PS: Riddley Walker concordance here.
When twelve-year-old Riddley’s father dies, he becomes his community’s “connexion man” — tasked with teasing out the social, religious, and political implications of the ever-evolving puppet shows staged — in primitive towns across “Inland” (England; Riddley himself never leaves Inland’s south east region) — by church/government propagandists. (When I first read this book, I wasn’t aware of the ongoing popularity of British “pantos” — loud, fun musical-comedy theater productions. Lottie, my favorite contestant on the Great British Bake Off, helped to educate me.) Slowly we figure out that a cataclysm happened, a couple of thousand years earlier, reducing the world to an Iron Age level of technology.
A power struggle is going on, we discover — one whose outcome may lead to humankind’s progress forward out of the ashes, or to utter ruin. Humankind’s nomadic, foraging lifestyle is gradually being replaced by the more settled life of farming… but other evolutions are afoot too. The “Mincery” (government of Inland, based in Bernt Arse, a developing industrial center) has developed a keen interest in the “clevverness” of the old ways and knowledge. The chance finding of an ancient relic gets Riddley involved in this struggle… and sends him on the run.
What’s alluring for those of us with a semiotic “bent” is Riddley’s desire to make sense of the myths, apparently nonsensical turns of phrase (“hes getting his serkits jus that little bit over loadit”), and artifacts surviving from Inland’s pre-apocalyptic era. Fans of A Canticle for Leibowitz, say, or Engine Summer, among others, take note!
He broods over fragments, looking for patterns — how does it all fit together? This reader can relate. Early on, we find Riddley and others digging out of the muck “some girt big rottin iron think some kund of machine it wer you cudnt tel what it wer.” Which is a perfectly apt description of a “semiosphere” — a mechanism whose purpose and output require investigation… though even then, it will never fully reveal its secrets.
“London town is drownt this day / Hear me say walk a way / Sling your bundle tern and go / Parments in the mud you know.” Hoban is a terrific writer of doggerel — “good bad poetry,” as James Parker would say, which is so greatly preferable to “bad good poetry.” Riddley hears a group of men singing this song as they work, and wonders what it means. (London town — obliterated, even from memory. “Parment” — Parliament — if possible, even more so.)

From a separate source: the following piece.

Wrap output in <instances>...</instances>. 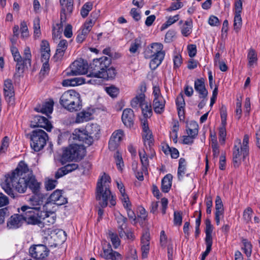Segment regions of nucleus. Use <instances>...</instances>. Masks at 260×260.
I'll return each mask as SVG.
<instances>
[{"label": "nucleus", "instance_id": "obj_30", "mask_svg": "<svg viewBox=\"0 0 260 260\" xmlns=\"http://www.w3.org/2000/svg\"><path fill=\"white\" fill-rule=\"evenodd\" d=\"M68 44L66 40H61L57 45L55 55L58 58H61L68 47Z\"/></svg>", "mask_w": 260, "mask_h": 260}, {"label": "nucleus", "instance_id": "obj_57", "mask_svg": "<svg viewBox=\"0 0 260 260\" xmlns=\"http://www.w3.org/2000/svg\"><path fill=\"white\" fill-rule=\"evenodd\" d=\"M252 212H253V211H252V209L250 207L247 208L244 211L243 218L246 222H248L251 220Z\"/></svg>", "mask_w": 260, "mask_h": 260}, {"label": "nucleus", "instance_id": "obj_19", "mask_svg": "<svg viewBox=\"0 0 260 260\" xmlns=\"http://www.w3.org/2000/svg\"><path fill=\"white\" fill-rule=\"evenodd\" d=\"M62 190L56 189L49 196L48 200L54 204L62 205L67 203V199L62 195Z\"/></svg>", "mask_w": 260, "mask_h": 260}, {"label": "nucleus", "instance_id": "obj_27", "mask_svg": "<svg viewBox=\"0 0 260 260\" xmlns=\"http://www.w3.org/2000/svg\"><path fill=\"white\" fill-rule=\"evenodd\" d=\"M54 103L52 100H50L48 102L45 103L42 106H37L35 110L42 113L48 115L51 114L53 111Z\"/></svg>", "mask_w": 260, "mask_h": 260}, {"label": "nucleus", "instance_id": "obj_37", "mask_svg": "<svg viewBox=\"0 0 260 260\" xmlns=\"http://www.w3.org/2000/svg\"><path fill=\"white\" fill-rule=\"evenodd\" d=\"M179 19V15H176L173 16H170L168 18L167 21L162 24L160 30H164L167 29L169 26L177 22Z\"/></svg>", "mask_w": 260, "mask_h": 260}, {"label": "nucleus", "instance_id": "obj_15", "mask_svg": "<svg viewBox=\"0 0 260 260\" xmlns=\"http://www.w3.org/2000/svg\"><path fill=\"white\" fill-rule=\"evenodd\" d=\"M4 93L6 100L9 105H13L14 102V90L12 81L6 79L4 82Z\"/></svg>", "mask_w": 260, "mask_h": 260}, {"label": "nucleus", "instance_id": "obj_48", "mask_svg": "<svg viewBox=\"0 0 260 260\" xmlns=\"http://www.w3.org/2000/svg\"><path fill=\"white\" fill-rule=\"evenodd\" d=\"M105 90L106 91V92L110 96H111L112 98L116 97L119 93L118 89L114 86H110L108 87H106L105 88Z\"/></svg>", "mask_w": 260, "mask_h": 260}, {"label": "nucleus", "instance_id": "obj_63", "mask_svg": "<svg viewBox=\"0 0 260 260\" xmlns=\"http://www.w3.org/2000/svg\"><path fill=\"white\" fill-rule=\"evenodd\" d=\"M174 67L175 68H179L182 64L181 56L179 54H176L174 56Z\"/></svg>", "mask_w": 260, "mask_h": 260}, {"label": "nucleus", "instance_id": "obj_8", "mask_svg": "<svg viewBox=\"0 0 260 260\" xmlns=\"http://www.w3.org/2000/svg\"><path fill=\"white\" fill-rule=\"evenodd\" d=\"M21 210L24 221L27 224L40 225L42 223V218L45 215L44 212L41 213L37 210V208L23 206L21 207Z\"/></svg>", "mask_w": 260, "mask_h": 260}, {"label": "nucleus", "instance_id": "obj_43", "mask_svg": "<svg viewBox=\"0 0 260 260\" xmlns=\"http://www.w3.org/2000/svg\"><path fill=\"white\" fill-rule=\"evenodd\" d=\"M58 184L57 180H46L44 182L45 189L47 191L52 190Z\"/></svg>", "mask_w": 260, "mask_h": 260}, {"label": "nucleus", "instance_id": "obj_32", "mask_svg": "<svg viewBox=\"0 0 260 260\" xmlns=\"http://www.w3.org/2000/svg\"><path fill=\"white\" fill-rule=\"evenodd\" d=\"M192 21L191 19L185 22L181 28L182 34L185 36H188L192 32Z\"/></svg>", "mask_w": 260, "mask_h": 260}, {"label": "nucleus", "instance_id": "obj_41", "mask_svg": "<svg viewBox=\"0 0 260 260\" xmlns=\"http://www.w3.org/2000/svg\"><path fill=\"white\" fill-rule=\"evenodd\" d=\"M114 158L116 165L118 170L121 171L124 167V164L121 155L117 151L114 154Z\"/></svg>", "mask_w": 260, "mask_h": 260}, {"label": "nucleus", "instance_id": "obj_25", "mask_svg": "<svg viewBox=\"0 0 260 260\" xmlns=\"http://www.w3.org/2000/svg\"><path fill=\"white\" fill-rule=\"evenodd\" d=\"M134 114L131 109H125L123 110L121 119L123 124L127 127H131L134 123Z\"/></svg>", "mask_w": 260, "mask_h": 260}, {"label": "nucleus", "instance_id": "obj_20", "mask_svg": "<svg viewBox=\"0 0 260 260\" xmlns=\"http://www.w3.org/2000/svg\"><path fill=\"white\" fill-rule=\"evenodd\" d=\"M69 148L74 160L81 159L85 155V148L81 144H72Z\"/></svg>", "mask_w": 260, "mask_h": 260}, {"label": "nucleus", "instance_id": "obj_31", "mask_svg": "<svg viewBox=\"0 0 260 260\" xmlns=\"http://www.w3.org/2000/svg\"><path fill=\"white\" fill-rule=\"evenodd\" d=\"M247 58L248 60V66L250 68H253L256 64L257 60L256 52L253 49L250 48L248 50Z\"/></svg>", "mask_w": 260, "mask_h": 260}, {"label": "nucleus", "instance_id": "obj_47", "mask_svg": "<svg viewBox=\"0 0 260 260\" xmlns=\"http://www.w3.org/2000/svg\"><path fill=\"white\" fill-rule=\"evenodd\" d=\"M109 237L112 242L113 247L115 248H117L119 246L120 242L117 234L110 232L109 233Z\"/></svg>", "mask_w": 260, "mask_h": 260}, {"label": "nucleus", "instance_id": "obj_5", "mask_svg": "<svg viewBox=\"0 0 260 260\" xmlns=\"http://www.w3.org/2000/svg\"><path fill=\"white\" fill-rule=\"evenodd\" d=\"M249 137L245 135L244 136L242 144L240 140L237 141L238 144L235 145L233 149V162L235 168H238L242 161H244L249 154Z\"/></svg>", "mask_w": 260, "mask_h": 260}, {"label": "nucleus", "instance_id": "obj_14", "mask_svg": "<svg viewBox=\"0 0 260 260\" xmlns=\"http://www.w3.org/2000/svg\"><path fill=\"white\" fill-rule=\"evenodd\" d=\"M29 252L36 260L43 259L48 255L49 250L46 246L38 244L31 246L29 248Z\"/></svg>", "mask_w": 260, "mask_h": 260}, {"label": "nucleus", "instance_id": "obj_35", "mask_svg": "<svg viewBox=\"0 0 260 260\" xmlns=\"http://www.w3.org/2000/svg\"><path fill=\"white\" fill-rule=\"evenodd\" d=\"M187 133L188 136L195 138L198 133V123L194 121L191 122L187 129Z\"/></svg>", "mask_w": 260, "mask_h": 260}, {"label": "nucleus", "instance_id": "obj_34", "mask_svg": "<svg viewBox=\"0 0 260 260\" xmlns=\"http://www.w3.org/2000/svg\"><path fill=\"white\" fill-rule=\"evenodd\" d=\"M141 108L142 112L145 118L151 116L152 114L151 106L150 103L146 102L145 100L140 107Z\"/></svg>", "mask_w": 260, "mask_h": 260}, {"label": "nucleus", "instance_id": "obj_11", "mask_svg": "<svg viewBox=\"0 0 260 260\" xmlns=\"http://www.w3.org/2000/svg\"><path fill=\"white\" fill-rule=\"evenodd\" d=\"M142 125L143 129V139L144 141V144L146 147V150H148L149 149L150 151V154L149 158L152 159L154 155L155 152L153 149L151 148V145L153 143V138L152 133L150 131L148 127V121L147 119H143L142 120Z\"/></svg>", "mask_w": 260, "mask_h": 260}, {"label": "nucleus", "instance_id": "obj_52", "mask_svg": "<svg viewBox=\"0 0 260 260\" xmlns=\"http://www.w3.org/2000/svg\"><path fill=\"white\" fill-rule=\"evenodd\" d=\"M43 218H42V223L44 224L51 225L53 224L56 220L54 216H50L49 214L48 215H44Z\"/></svg>", "mask_w": 260, "mask_h": 260}, {"label": "nucleus", "instance_id": "obj_24", "mask_svg": "<svg viewBox=\"0 0 260 260\" xmlns=\"http://www.w3.org/2000/svg\"><path fill=\"white\" fill-rule=\"evenodd\" d=\"M108 248H103V252L101 256L105 259L111 260H121L122 256L120 254L116 251H113L110 244L108 245Z\"/></svg>", "mask_w": 260, "mask_h": 260}, {"label": "nucleus", "instance_id": "obj_54", "mask_svg": "<svg viewBox=\"0 0 260 260\" xmlns=\"http://www.w3.org/2000/svg\"><path fill=\"white\" fill-rule=\"evenodd\" d=\"M182 222V213L180 212L174 211V223L176 225H181Z\"/></svg>", "mask_w": 260, "mask_h": 260}, {"label": "nucleus", "instance_id": "obj_33", "mask_svg": "<svg viewBox=\"0 0 260 260\" xmlns=\"http://www.w3.org/2000/svg\"><path fill=\"white\" fill-rule=\"evenodd\" d=\"M74 160L69 147L66 148L63 151L62 155L60 158V162L62 164H65L67 162Z\"/></svg>", "mask_w": 260, "mask_h": 260}, {"label": "nucleus", "instance_id": "obj_45", "mask_svg": "<svg viewBox=\"0 0 260 260\" xmlns=\"http://www.w3.org/2000/svg\"><path fill=\"white\" fill-rule=\"evenodd\" d=\"M141 47V41L139 39H136L133 42L129 49V52L132 54H136L138 52L139 49Z\"/></svg>", "mask_w": 260, "mask_h": 260}, {"label": "nucleus", "instance_id": "obj_38", "mask_svg": "<svg viewBox=\"0 0 260 260\" xmlns=\"http://www.w3.org/2000/svg\"><path fill=\"white\" fill-rule=\"evenodd\" d=\"M145 95L143 94H140L134 98L131 101V106L133 108H137L142 105L145 101Z\"/></svg>", "mask_w": 260, "mask_h": 260}, {"label": "nucleus", "instance_id": "obj_59", "mask_svg": "<svg viewBox=\"0 0 260 260\" xmlns=\"http://www.w3.org/2000/svg\"><path fill=\"white\" fill-rule=\"evenodd\" d=\"M226 136V129L224 126H221L219 130V139L221 143H223Z\"/></svg>", "mask_w": 260, "mask_h": 260}, {"label": "nucleus", "instance_id": "obj_16", "mask_svg": "<svg viewBox=\"0 0 260 260\" xmlns=\"http://www.w3.org/2000/svg\"><path fill=\"white\" fill-rule=\"evenodd\" d=\"M139 156L142 165V170L141 172H138L136 176L137 179H141L148 177L147 168L149 166V160L147 154L144 150L139 151Z\"/></svg>", "mask_w": 260, "mask_h": 260}, {"label": "nucleus", "instance_id": "obj_10", "mask_svg": "<svg viewBox=\"0 0 260 260\" xmlns=\"http://www.w3.org/2000/svg\"><path fill=\"white\" fill-rule=\"evenodd\" d=\"M27 174V179H34L35 177L32 175L31 171H29L27 165L23 161H21L18 164L15 170L10 173L5 175L6 179H16L19 177V179H25Z\"/></svg>", "mask_w": 260, "mask_h": 260}, {"label": "nucleus", "instance_id": "obj_36", "mask_svg": "<svg viewBox=\"0 0 260 260\" xmlns=\"http://www.w3.org/2000/svg\"><path fill=\"white\" fill-rule=\"evenodd\" d=\"M27 184L34 194L39 193L40 183L37 181V180H27Z\"/></svg>", "mask_w": 260, "mask_h": 260}, {"label": "nucleus", "instance_id": "obj_53", "mask_svg": "<svg viewBox=\"0 0 260 260\" xmlns=\"http://www.w3.org/2000/svg\"><path fill=\"white\" fill-rule=\"evenodd\" d=\"M11 50L14 60L18 62H21L22 57L19 54L18 49L16 47L13 46L11 47Z\"/></svg>", "mask_w": 260, "mask_h": 260}, {"label": "nucleus", "instance_id": "obj_12", "mask_svg": "<svg viewBox=\"0 0 260 260\" xmlns=\"http://www.w3.org/2000/svg\"><path fill=\"white\" fill-rule=\"evenodd\" d=\"M152 94L154 96L153 102L154 111L157 114H160L164 111L166 102L160 93L158 87H153Z\"/></svg>", "mask_w": 260, "mask_h": 260}, {"label": "nucleus", "instance_id": "obj_44", "mask_svg": "<svg viewBox=\"0 0 260 260\" xmlns=\"http://www.w3.org/2000/svg\"><path fill=\"white\" fill-rule=\"evenodd\" d=\"M242 243L244 246L243 250L244 251L245 254L247 257H250L252 252V246L251 244L246 239H243L242 240Z\"/></svg>", "mask_w": 260, "mask_h": 260}, {"label": "nucleus", "instance_id": "obj_58", "mask_svg": "<svg viewBox=\"0 0 260 260\" xmlns=\"http://www.w3.org/2000/svg\"><path fill=\"white\" fill-rule=\"evenodd\" d=\"M126 260H138L136 250L131 248L127 253Z\"/></svg>", "mask_w": 260, "mask_h": 260}, {"label": "nucleus", "instance_id": "obj_13", "mask_svg": "<svg viewBox=\"0 0 260 260\" xmlns=\"http://www.w3.org/2000/svg\"><path fill=\"white\" fill-rule=\"evenodd\" d=\"M88 64L82 59L76 60L70 66V71H68L67 74L69 75H77L84 74L87 72Z\"/></svg>", "mask_w": 260, "mask_h": 260}, {"label": "nucleus", "instance_id": "obj_21", "mask_svg": "<svg viewBox=\"0 0 260 260\" xmlns=\"http://www.w3.org/2000/svg\"><path fill=\"white\" fill-rule=\"evenodd\" d=\"M24 219L22 213L11 216L7 222V227L10 229H16L21 226Z\"/></svg>", "mask_w": 260, "mask_h": 260}, {"label": "nucleus", "instance_id": "obj_61", "mask_svg": "<svg viewBox=\"0 0 260 260\" xmlns=\"http://www.w3.org/2000/svg\"><path fill=\"white\" fill-rule=\"evenodd\" d=\"M40 50L41 53L50 52L49 44L47 41L45 40L42 41Z\"/></svg>", "mask_w": 260, "mask_h": 260}, {"label": "nucleus", "instance_id": "obj_6", "mask_svg": "<svg viewBox=\"0 0 260 260\" xmlns=\"http://www.w3.org/2000/svg\"><path fill=\"white\" fill-rule=\"evenodd\" d=\"M162 49L163 45L161 43H154L146 51L145 57L152 58L149 63L151 70H155L163 60L165 54Z\"/></svg>", "mask_w": 260, "mask_h": 260}, {"label": "nucleus", "instance_id": "obj_64", "mask_svg": "<svg viewBox=\"0 0 260 260\" xmlns=\"http://www.w3.org/2000/svg\"><path fill=\"white\" fill-rule=\"evenodd\" d=\"M189 56L191 57H194L197 53L196 46L193 44L189 45L187 47Z\"/></svg>", "mask_w": 260, "mask_h": 260}, {"label": "nucleus", "instance_id": "obj_1", "mask_svg": "<svg viewBox=\"0 0 260 260\" xmlns=\"http://www.w3.org/2000/svg\"><path fill=\"white\" fill-rule=\"evenodd\" d=\"M108 64L109 60L107 57L94 59L91 64V71L87 75L91 78V79L86 80L81 77L66 79L62 81V85L75 86L86 83L96 85L101 83L100 78L105 80L113 79L116 75V72L113 68L107 69Z\"/></svg>", "mask_w": 260, "mask_h": 260}, {"label": "nucleus", "instance_id": "obj_22", "mask_svg": "<svg viewBox=\"0 0 260 260\" xmlns=\"http://www.w3.org/2000/svg\"><path fill=\"white\" fill-rule=\"evenodd\" d=\"M116 219L118 224V233L120 238H122L125 235V230H126L127 218L120 213L115 214Z\"/></svg>", "mask_w": 260, "mask_h": 260}, {"label": "nucleus", "instance_id": "obj_28", "mask_svg": "<svg viewBox=\"0 0 260 260\" xmlns=\"http://www.w3.org/2000/svg\"><path fill=\"white\" fill-rule=\"evenodd\" d=\"M194 89L200 94L201 98H205L208 94V91L205 88L204 82L201 79H198L194 82Z\"/></svg>", "mask_w": 260, "mask_h": 260}, {"label": "nucleus", "instance_id": "obj_46", "mask_svg": "<svg viewBox=\"0 0 260 260\" xmlns=\"http://www.w3.org/2000/svg\"><path fill=\"white\" fill-rule=\"evenodd\" d=\"M9 145V138L7 136H6L3 139L2 141L0 147V155L6 153L8 149Z\"/></svg>", "mask_w": 260, "mask_h": 260}, {"label": "nucleus", "instance_id": "obj_9", "mask_svg": "<svg viewBox=\"0 0 260 260\" xmlns=\"http://www.w3.org/2000/svg\"><path fill=\"white\" fill-rule=\"evenodd\" d=\"M30 139L31 148L38 152L42 149L46 145L48 136L43 130L37 129L31 132Z\"/></svg>", "mask_w": 260, "mask_h": 260}, {"label": "nucleus", "instance_id": "obj_62", "mask_svg": "<svg viewBox=\"0 0 260 260\" xmlns=\"http://www.w3.org/2000/svg\"><path fill=\"white\" fill-rule=\"evenodd\" d=\"M183 6V3L180 2H177L172 3L171 6L168 9V11L176 10L181 8Z\"/></svg>", "mask_w": 260, "mask_h": 260}, {"label": "nucleus", "instance_id": "obj_39", "mask_svg": "<svg viewBox=\"0 0 260 260\" xmlns=\"http://www.w3.org/2000/svg\"><path fill=\"white\" fill-rule=\"evenodd\" d=\"M62 25L61 24H57L53 28L52 38L54 42H56L61 37Z\"/></svg>", "mask_w": 260, "mask_h": 260}, {"label": "nucleus", "instance_id": "obj_55", "mask_svg": "<svg viewBox=\"0 0 260 260\" xmlns=\"http://www.w3.org/2000/svg\"><path fill=\"white\" fill-rule=\"evenodd\" d=\"M20 31L21 37L25 38L28 37V28L26 23L25 21L21 22L20 24Z\"/></svg>", "mask_w": 260, "mask_h": 260}, {"label": "nucleus", "instance_id": "obj_17", "mask_svg": "<svg viewBox=\"0 0 260 260\" xmlns=\"http://www.w3.org/2000/svg\"><path fill=\"white\" fill-rule=\"evenodd\" d=\"M30 125L32 127H40L44 128L48 132H50L52 128V126L48 119L40 115H36L34 117Z\"/></svg>", "mask_w": 260, "mask_h": 260}, {"label": "nucleus", "instance_id": "obj_56", "mask_svg": "<svg viewBox=\"0 0 260 260\" xmlns=\"http://www.w3.org/2000/svg\"><path fill=\"white\" fill-rule=\"evenodd\" d=\"M120 199L121 200V202L124 208H127L129 206H132V204L130 202L129 198L127 195L125 194V192H124L123 194L121 193Z\"/></svg>", "mask_w": 260, "mask_h": 260}, {"label": "nucleus", "instance_id": "obj_18", "mask_svg": "<svg viewBox=\"0 0 260 260\" xmlns=\"http://www.w3.org/2000/svg\"><path fill=\"white\" fill-rule=\"evenodd\" d=\"M124 137V132L121 129L114 131L109 142V148L111 150H115Z\"/></svg>", "mask_w": 260, "mask_h": 260}, {"label": "nucleus", "instance_id": "obj_60", "mask_svg": "<svg viewBox=\"0 0 260 260\" xmlns=\"http://www.w3.org/2000/svg\"><path fill=\"white\" fill-rule=\"evenodd\" d=\"M176 103L177 106V108H184L185 104L183 95L182 94H179L177 96Z\"/></svg>", "mask_w": 260, "mask_h": 260}, {"label": "nucleus", "instance_id": "obj_50", "mask_svg": "<svg viewBox=\"0 0 260 260\" xmlns=\"http://www.w3.org/2000/svg\"><path fill=\"white\" fill-rule=\"evenodd\" d=\"M172 180H161V190L164 192H168L172 186Z\"/></svg>", "mask_w": 260, "mask_h": 260}, {"label": "nucleus", "instance_id": "obj_40", "mask_svg": "<svg viewBox=\"0 0 260 260\" xmlns=\"http://www.w3.org/2000/svg\"><path fill=\"white\" fill-rule=\"evenodd\" d=\"M52 203L49 202L48 200L45 204H43L41 206V209L40 210V212L42 213H44L45 215H48L50 214L51 215L54 214L53 211L50 209V206H52Z\"/></svg>", "mask_w": 260, "mask_h": 260}, {"label": "nucleus", "instance_id": "obj_29", "mask_svg": "<svg viewBox=\"0 0 260 260\" xmlns=\"http://www.w3.org/2000/svg\"><path fill=\"white\" fill-rule=\"evenodd\" d=\"M92 114L90 112L83 110L77 114L75 123H81L89 120L91 118Z\"/></svg>", "mask_w": 260, "mask_h": 260}, {"label": "nucleus", "instance_id": "obj_26", "mask_svg": "<svg viewBox=\"0 0 260 260\" xmlns=\"http://www.w3.org/2000/svg\"><path fill=\"white\" fill-rule=\"evenodd\" d=\"M78 167L77 165L75 164H71L65 166L59 169L55 173L56 179L62 177L64 175L73 170H76Z\"/></svg>", "mask_w": 260, "mask_h": 260}, {"label": "nucleus", "instance_id": "obj_42", "mask_svg": "<svg viewBox=\"0 0 260 260\" xmlns=\"http://www.w3.org/2000/svg\"><path fill=\"white\" fill-rule=\"evenodd\" d=\"M92 3L91 2L85 3L82 7L81 10V15L83 18L86 17L89 11H90L92 9Z\"/></svg>", "mask_w": 260, "mask_h": 260}, {"label": "nucleus", "instance_id": "obj_2", "mask_svg": "<svg viewBox=\"0 0 260 260\" xmlns=\"http://www.w3.org/2000/svg\"><path fill=\"white\" fill-rule=\"evenodd\" d=\"M111 180H99L96 183L95 197L101 207L107 206L108 201L111 206H115L116 201L110 190Z\"/></svg>", "mask_w": 260, "mask_h": 260}, {"label": "nucleus", "instance_id": "obj_7", "mask_svg": "<svg viewBox=\"0 0 260 260\" xmlns=\"http://www.w3.org/2000/svg\"><path fill=\"white\" fill-rule=\"evenodd\" d=\"M1 185L5 192L13 198H15L13 188L19 193H24L27 187V180H5Z\"/></svg>", "mask_w": 260, "mask_h": 260}, {"label": "nucleus", "instance_id": "obj_4", "mask_svg": "<svg viewBox=\"0 0 260 260\" xmlns=\"http://www.w3.org/2000/svg\"><path fill=\"white\" fill-rule=\"evenodd\" d=\"M60 103L66 109L70 112L77 111L82 108L80 94L74 90L64 92L60 99Z\"/></svg>", "mask_w": 260, "mask_h": 260}, {"label": "nucleus", "instance_id": "obj_51", "mask_svg": "<svg viewBox=\"0 0 260 260\" xmlns=\"http://www.w3.org/2000/svg\"><path fill=\"white\" fill-rule=\"evenodd\" d=\"M242 25V18L240 14H235L234 27V29L238 31Z\"/></svg>", "mask_w": 260, "mask_h": 260}, {"label": "nucleus", "instance_id": "obj_49", "mask_svg": "<svg viewBox=\"0 0 260 260\" xmlns=\"http://www.w3.org/2000/svg\"><path fill=\"white\" fill-rule=\"evenodd\" d=\"M60 5L66 8L68 12L71 13L73 10V0H59Z\"/></svg>", "mask_w": 260, "mask_h": 260}, {"label": "nucleus", "instance_id": "obj_23", "mask_svg": "<svg viewBox=\"0 0 260 260\" xmlns=\"http://www.w3.org/2000/svg\"><path fill=\"white\" fill-rule=\"evenodd\" d=\"M45 197L42 193H35L29 198L28 202L31 205V208H37V210L40 211L41 209V206L43 205Z\"/></svg>", "mask_w": 260, "mask_h": 260}, {"label": "nucleus", "instance_id": "obj_3", "mask_svg": "<svg viewBox=\"0 0 260 260\" xmlns=\"http://www.w3.org/2000/svg\"><path fill=\"white\" fill-rule=\"evenodd\" d=\"M100 132V126L96 123H88L85 129H76L71 138L74 140L82 141L88 145L93 142V138H96Z\"/></svg>", "mask_w": 260, "mask_h": 260}]
</instances>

Riddley puzzles, too, over the myth of “Eusa” (Jesus, but also St. Eustace — and is it just me, or is “USA” also folded into this mashup?); and over “the Little Shyning Man the Addom,” pulled in two by Eusa… and the “E qwations” which resulted in the “1 big 1” — a civilization-toppling catastrophe. We gradually realize that the traveling Punch & Judy show promotes the idea of a “second chance” for humanity with technology. Riddley, however, is more attracted to the “Eusa” folks who warn against the abuse of power that technology makes possible.

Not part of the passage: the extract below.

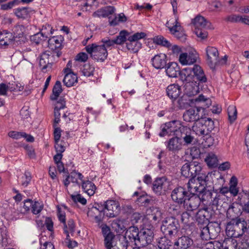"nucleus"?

Fun facts: Winner of the John W. Campbell Memorial Award (recently renamed, because Campbell was a dick) for best science fiction novel in 1982. Harold Bloom included this book in his list of works comprising the Western Canon; and George Miller’s 1985 movie Mad Max Beyond Thunderdome pays homage to Riddley Walker — from which it borrows ideas, themes, and characterizations.